* [DATASET EXCERPTS]
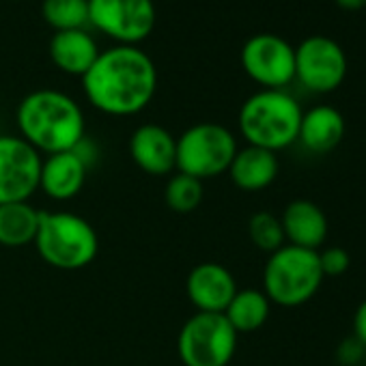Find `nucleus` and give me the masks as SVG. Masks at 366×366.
Wrapping results in <instances>:
<instances>
[{
	"label": "nucleus",
	"mask_w": 366,
	"mask_h": 366,
	"mask_svg": "<svg viewBox=\"0 0 366 366\" xmlns=\"http://www.w3.org/2000/svg\"><path fill=\"white\" fill-rule=\"evenodd\" d=\"M41 212L29 201L0 205V246L24 248L35 242Z\"/></svg>",
	"instance_id": "19"
},
{
	"label": "nucleus",
	"mask_w": 366,
	"mask_h": 366,
	"mask_svg": "<svg viewBox=\"0 0 366 366\" xmlns=\"http://www.w3.org/2000/svg\"><path fill=\"white\" fill-rule=\"evenodd\" d=\"M280 224L289 246H297L315 252L321 250L330 233L327 216L323 214V209L306 199L291 201L280 216Z\"/></svg>",
	"instance_id": "15"
},
{
	"label": "nucleus",
	"mask_w": 366,
	"mask_h": 366,
	"mask_svg": "<svg viewBox=\"0 0 366 366\" xmlns=\"http://www.w3.org/2000/svg\"><path fill=\"white\" fill-rule=\"evenodd\" d=\"M345 129H347L345 117L338 108L327 106V104L312 106L310 110L302 114L297 142L306 151L323 155V153L334 151L342 142Z\"/></svg>",
	"instance_id": "16"
},
{
	"label": "nucleus",
	"mask_w": 366,
	"mask_h": 366,
	"mask_svg": "<svg viewBox=\"0 0 366 366\" xmlns=\"http://www.w3.org/2000/svg\"><path fill=\"white\" fill-rule=\"evenodd\" d=\"M323 280L319 252L285 244L267 257L261 291L276 306L297 308L319 293Z\"/></svg>",
	"instance_id": "5"
},
{
	"label": "nucleus",
	"mask_w": 366,
	"mask_h": 366,
	"mask_svg": "<svg viewBox=\"0 0 366 366\" xmlns=\"http://www.w3.org/2000/svg\"><path fill=\"white\" fill-rule=\"evenodd\" d=\"M157 22L153 0H89V24L119 46L144 41Z\"/></svg>",
	"instance_id": "8"
},
{
	"label": "nucleus",
	"mask_w": 366,
	"mask_h": 366,
	"mask_svg": "<svg viewBox=\"0 0 366 366\" xmlns=\"http://www.w3.org/2000/svg\"><path fill=\"white\" fill-rule=\"evenodd\" d=\"M242 67L261 89L285 91L295 80V48L272 33L252 35L242 48Z\"/></svg>",
	"instance_id": "9"
},
{
	"label": "nucleus",
	"mask_w": 366,
	"mask_h": 366,
	"mask_svg": "<svg viewBox=\"0 0 366 366\" xmlns=\"http://www.w3.org/2000/svg\"><path fill=\"white\" fill-rule=\"evenodd\" d=\"M235 134L222 123H194L177 138V172L199 181L224 174L237 153Z\"/></svg>",
	"instance_id": "6"
},
{
	"label": "nucleus",
	"mask_w": 366,
	"mask_h": 366,
	"mask_svg": "<svg viewBox=\"0 0 366 366\" xmlns=\"http://www.w3.org/2000/svg\"><path fill=\"white\" fill-rule=\"evenodd\" d=\"M52 63L69 76L82 78L99 56L95 37L86 29L54 33L48 46Z\"/></svg>",
	"instance_id": "18"
},
{
	"label": "nucleus",
	"mask_w": 366,
	"mask_h": 366,
	"mask_svg": "<svg viewBox=\"0 0 366 366\" xmlns=\"http://www.w3.org/2000/svg\"><path fill=\"white\" fill-rule=\"evenodd\" d=\"M89 162L74 149L63 153H52L41 159L39 190L56 203L76 199L89 179Z\"/></svg>",
	"instance_id": "14"
},
{
	"label": "nucleus",
	"mask_w": 366,
	"mask_h": 366,
	"mask_svg": "<svg viewBox=\"0 0 366 366\" xmlns=\"http://www.w3.org/2000/svg\"><path fill=\"white\" fill-rule=\"evenodd\" d=\"M33 244L50 267L63 272H76L91 265L99 252V239L93 224L71 212H41Z\"/></svg>",
	"instance_id": "4"
},
{
	"label": "nucleus",
	"mask_w": 366,
	"mask_h": 366,
	"mask_svg": "<svg viewBox=\"0 0 366 366\" xmlns=\"http://www.w3.org/2000/svg\"><path fill=\"white\" fill-rule=\"evenodd\" d=\"M334 3L345 11H360L366 7V0H334Z\"/></svg>",
	"instance_id": "27"
},
{
	"label": "nucleus",
	"mask_w": 366,
	"mask_h": 366,
	"mask_svg": "<svg viewBox=\"0 0 366 366\" xmlns=\"http://www.w3.org/2000/svg\"><path fill=\"white\" fill-rule=\"evenodd\" d=\"M41 16L54 33L89 29V0H44Z\"/></svg>",
	"instance_id": "22"
},
{
	"label": "nucleus",
	"mask_w": 366,
	"mask_h": 366,
	"mask_svg": "<svg viewBox=\"0 0 366 366\" xmlns=\"http://www.w3.org/2000/svg\"><path fill=\"white\" fill-rule=\"evenodd\" d=\"M16 123L20 138L46 155L74 151L86 138L80 104L56 89H37L24 95L16 110Z\"/></svg>",
	"instance_id": "2"
},
{
	"label": "nucleus",
	"mask_w": 366,
	"mask_h": 366,
	"mask_svg": "<svg viewBox=\"0 0 366 366\" xmlns=\"http://www.w3.org/2000/svg\"><path fill=\"white\" fill-rule=\"evenodd\" d=\"M227 172L239 190L261 192L276 181L280 172V162L274 151L246 144L244 149H237Z\"/></svg>",
	"instance_id": "17"
},
{
	"label": "nucleus",
	"mask_w": 366,
	"mask_h": 366,
	"mask_svg": "<svg viewBox=\"0 0 366 366\" xmlns=\"http://www.w3.org/2000/svg\"><path fill=\"white\" fill-rule=\"evenodd\" d=\"M248 237L259 250H263L267 254L280 250L287 244L280 218L274 216L272 212H257L248 220Z\"/></svg>",
	"instance_id": "23"
},
{
	"label": "nucleus",
	"mask_w": 366,
	"mask_h": 366,
	"mask_svg": "<svg viewBox=\"0 0 366 366\" xmlns=\"http://www.w3.org/2000/svg\"><path fill=\"white\" fill-rule=\"evenodd\" d=\"M164 201L170 212L181 216L197 212L203 203V181L183 172H172L166 181Z\"/></svg>",
	"instance_id": "21"
},
{
	"label": "nucleus",
	"mask_w": 366,
	"mask_h": 366,
	"mask_svg": "<svg viewBox=\"0 0 366 366\" xmlns=\"http://www.w3.org/2000/svg\"><path fill=\"white\" fill-rule=\"evenodd\" d=\"M272 312V302L261 289H237L224 317L237 334H250L261 330Z\"/></svg>",
	"instance_id": "20"
},
{
	"label": "nucleus",
	"mask_w": 366,
	"mask_h": 366,
	"mask_svg": "<svg viewBox=\"0 0 366 366\" xmlns=\"http://www.w3.org/2000/svg\"><path fill=\"white\" fill-rule=\"evenodd\" d=\"M319 265H321V272L325 278H338V276L347 274V269L351 265V257L340 246H327V248L319 250Z\"/></svg>",
	"instance_id": "24"
},
{
	"label": "nucleus",
	"mask_w": 366,
	"mask_h": 366,
	"mask_svg": "<svg viewBox=\"0 0 366 366\" xmlns=\"http://www.w3.org/2000/svg\"><path fill=\"white\" fill-rule=\"evenodd\" d=\"M302 114L300 102L287 91L261 89L242 104L237 127L250 147L278 153L297 142Z\"/></svg>",
	"instance_id": "3"
},
{
	"label": "nucleus",
	"mask_w": 366,
	"mask_h": 366,
	"mask_svg": "<svg viewBox=\"0 0 366 366\" xmlns=\"http://www.w3.org/2000/svg\"><path fill=\"white\" fill-rule=\"evenodd\" d=\"M129 157L147 174L170 177L177 170V138L157 123L138 125L129 136Z\"/></svg>",
	"instance_id": "12"
},
{
	"label": "nucleus",
	"mask_w": 366,
	"mask_h": 366,
	"mask_svg": "<svg viewBox=\"0 0 366 366\" xmlns=\"http://www.w3.org/2000/svg\"><path fill=\"white\" fill-rule=\"evenodd\" d=\"M237 338L224 312H194L179 330L177 351L183 366H229Z\"/></svg>",
	"instance_id": "7"
},
{
	"label": "nucleus",
	"mask_w": 366,
	"mask_h": 366,
	"mask_svg": "<svg viewBox=\"0 0 366 366\" xmlns=\"http://www.w3.org/2000/svg\"><path fill=\"white\" fill-rule=\"evenodd\" d=\"M364 351H366V349H364L355 338H349V340H345V342H342V347L338 349V357H340L342 362L351 364V362L360 360Z\"/></svg>",
	"instance_id": "26"
},
{
	"label": "nucleus",
	"mask_w": 366,
	"mask_h": 366,
	"mask_svg": "<svg viewBox=\"0 0 366 366\" xmlns=\"http://www.w3.org/2000/svg\"><path fill=\"white\" fill-rule=\"evenodd\" d=\"M41 159L24 138L0 136V205L31 201L39 190Z\"/></svg>",
	"instance_id": "11"
},
{
	"label": "nucleus",
	"mask_w": 366,
	"mask_h": 366,
	"mask_svg": "<svg viewBox=\"0 0 366 366\" xmlns=\"http://www.w3.org/2000/svg\"><path fill=\"white\" fill-rule=\"evenodd\" d=\"M347 76V54L330 37L312 35L295 48V80L310 93H332Z\"/></svg>",
	"instance_id": "10"
},
{
	"label": "nucleus",
	"mask_w": 366,
	"mask_h": 366,
	"mask_svg": "<svg viewBox=\"0 0 366 366\" xmlns=\"http://www.w3.org/2000/svg\"><path fill=\"white\" fill-rule=\"evenodd\" d=\"M80 80L89 104L108 117L142 112L157 91L155 63L138 46H112L99 52Z\"/></svg>",
	"instance_id": "1"
},
{
	"label": "nucleus",
	"mask_w": 366,
	"mask_h": 366,
	"mask_svg": "<svg viewBox=\"0 0 366 366\" xmlns=\"http://www.w3.org/2000/svg\"><path fill=\"white\" fill-rule=\"evenodd\" d=\"M235 293V276L214 261L199 263L186 278V295L199 312H224Z\"/></svg>",
	"instance_id": "13"
},
{
	"label": "nucleus",
	"mask_w": 366,
	"mask_h": 366,
	"mask_svg": "<svg viewBox=\"0 0 366 366\" xmlns=\"http://www.w3.org/2000/svg\"><path fill=\"white\" fill-rule=\"evenodd\" d=\"M353 338L366 349V297L357 304L353 315Z\"/></svg>",
	"instance_id": "25"
}]
</instances>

* [REQUIRED TASK] State how many lines in the entries above contain the string "instances", counting case as significant. Give only the number.

* [RIGHT ANSWER] 3